## WHAT IS BEING ASKED
Give an exact reproduction of all the lines in the listing.

────────

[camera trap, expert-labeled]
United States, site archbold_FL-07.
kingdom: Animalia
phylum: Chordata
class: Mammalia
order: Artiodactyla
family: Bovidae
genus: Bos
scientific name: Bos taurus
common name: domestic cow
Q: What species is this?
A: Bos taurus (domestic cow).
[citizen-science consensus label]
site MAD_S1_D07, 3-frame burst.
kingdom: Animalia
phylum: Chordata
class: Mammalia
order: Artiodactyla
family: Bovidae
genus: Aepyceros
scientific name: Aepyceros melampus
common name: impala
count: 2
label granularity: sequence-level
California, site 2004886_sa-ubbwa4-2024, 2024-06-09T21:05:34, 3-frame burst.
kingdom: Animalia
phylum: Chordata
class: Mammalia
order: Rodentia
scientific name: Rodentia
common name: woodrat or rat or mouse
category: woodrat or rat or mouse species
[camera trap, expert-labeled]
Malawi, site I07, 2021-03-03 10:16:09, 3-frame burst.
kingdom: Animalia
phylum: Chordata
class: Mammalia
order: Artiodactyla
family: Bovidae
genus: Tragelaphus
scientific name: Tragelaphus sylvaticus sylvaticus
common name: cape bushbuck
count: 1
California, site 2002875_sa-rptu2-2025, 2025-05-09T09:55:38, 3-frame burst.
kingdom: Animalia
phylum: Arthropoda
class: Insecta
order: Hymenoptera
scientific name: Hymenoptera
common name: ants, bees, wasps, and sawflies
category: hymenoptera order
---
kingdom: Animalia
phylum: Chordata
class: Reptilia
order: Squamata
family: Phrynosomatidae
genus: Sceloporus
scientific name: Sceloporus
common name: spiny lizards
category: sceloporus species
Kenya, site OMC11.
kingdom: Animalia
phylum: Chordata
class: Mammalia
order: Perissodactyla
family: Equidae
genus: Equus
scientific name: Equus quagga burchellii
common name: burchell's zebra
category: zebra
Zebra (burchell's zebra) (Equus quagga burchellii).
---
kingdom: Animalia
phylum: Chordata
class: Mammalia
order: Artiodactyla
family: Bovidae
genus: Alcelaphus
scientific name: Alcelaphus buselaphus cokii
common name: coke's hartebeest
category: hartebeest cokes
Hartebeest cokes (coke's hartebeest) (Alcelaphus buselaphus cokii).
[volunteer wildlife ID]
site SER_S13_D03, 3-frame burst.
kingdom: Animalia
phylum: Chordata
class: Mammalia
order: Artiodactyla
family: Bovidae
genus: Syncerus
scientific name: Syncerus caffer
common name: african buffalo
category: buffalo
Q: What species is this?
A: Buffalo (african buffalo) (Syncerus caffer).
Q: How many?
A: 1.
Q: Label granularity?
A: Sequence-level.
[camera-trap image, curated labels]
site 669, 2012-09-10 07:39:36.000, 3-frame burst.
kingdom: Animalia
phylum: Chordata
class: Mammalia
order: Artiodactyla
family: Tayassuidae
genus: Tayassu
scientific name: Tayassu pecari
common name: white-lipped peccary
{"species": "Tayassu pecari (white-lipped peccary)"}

────────

## OUTPUT BELOW
[camera trap, expert-labeled]
United States, site archbold_FL-07.
kingdom: Animalia
phylum: Chordata
class: Mammalia
order: Artiodactyla
family: Bovidae
genus: Bos
scientific name: Bos taurus
common name: domestic cow
Q: What species is this?
A: Bos taurus (domestic cow).
[citizen-science consensus label]
site MAD_S1_D07, 3-frame burst.
kingdom: Animalia
phylum: Chordata
class: Mammalia
order: Artiodactyla
family: Bovidae
genus: Aepyceros
scientific name: Aepyceros melampus
common name: impala
count: 2
label granularity: sequence-level
California, site 2004886_sa-ubbwa4-2024, 2024-06-09T21:05:34, 3-frame burst.
kingdom: Animalia
phylum: Chordata
class: Mammalia
order: Rodentia
scientific name: Rodentia
common name: woodrat or rat or mouse
category: woodrat or rat or mouse species
[camera trap, expert-labeled]
Malawi, site I07, 2021-03-03 10:16:09, 3-frame burst.
kingdom: Animalia
phylum: Chordata
class: Mammalia
order: Artiodactyla
family: Bovidae
genus: Tragelaphus
scientific name: Tragelaphus sylvaticus sylvaticus
common name: cape bushbuck
count: 1
California, site 2002875_sa-rptu2-2025, 2025-05-09T09:55:38, 3-frame burst.
kingdom: Animalia
phylum: Arthropoda
class: Insecta
order: Hymenoptera
scientific name: Hymenoptera
common name: ants, bees, wasps, and sawflies
category: hymenoptera order
---
kingdom: Animalia
phylum: Chordata
class: Reptilia
order: Squamata
family: Phrynosomatidae
genus: Sceloporus
scientific name: Sceloporus
common name: spiny lizards
category: sceloporus species
Kenya, site OMC11.
kingdom: Animalia
phylum: Chordata
class: Mammalia
order: Perissodactyla
family: Equidae
genus: Equus
scientific name: Equus quagga burchellii
common name: burchell's zebra
category: zebra
Zebra (burchell's zebra) (Equus quagga burchellii).
---
kingdom: Animalia
phylum: Chordata
class: Mammalia
order: Artiodactyla
family: Bovidae
genus: Alcelaphus
scientific name: Alcelaphus buselaphus cokii
common name: coke's hartebeest
category: hartebeest cokes
Hartebeest cokes (coke's hartebeest) (Alcelaphus buselaphus cokii).
[volunteer wildlife ID]
site SER_S13_D03, 3-frame burst.
kingdom: Animalia
phylum: Chordata
class: Mammalia
order: Artiodactyla
family: Bovidae
genus: Syncerus
scientific name: Syncerus caffer
common name: african buffalo
category: buffalo
Q: What species is this?
A: Buffalo (african buffalo) (Syncerus caffer).
Q: How many?
A: 1.
Q: Label granularity?
A: Sequence-level.
[camera-trap image, curated labels]
site 669, 2012-09-10 07:39:36.000, 3-frame burst.
kingdom: Animalia
phylum: Chordata
class: Mammalia
order: Artiodactyla
family: Tayassuidae
genus: Tayassu
scientific name: Tayassu pecari
common name: white-lipped peccary
{"species": "Tayassu pecari (white-lipped peccary)"}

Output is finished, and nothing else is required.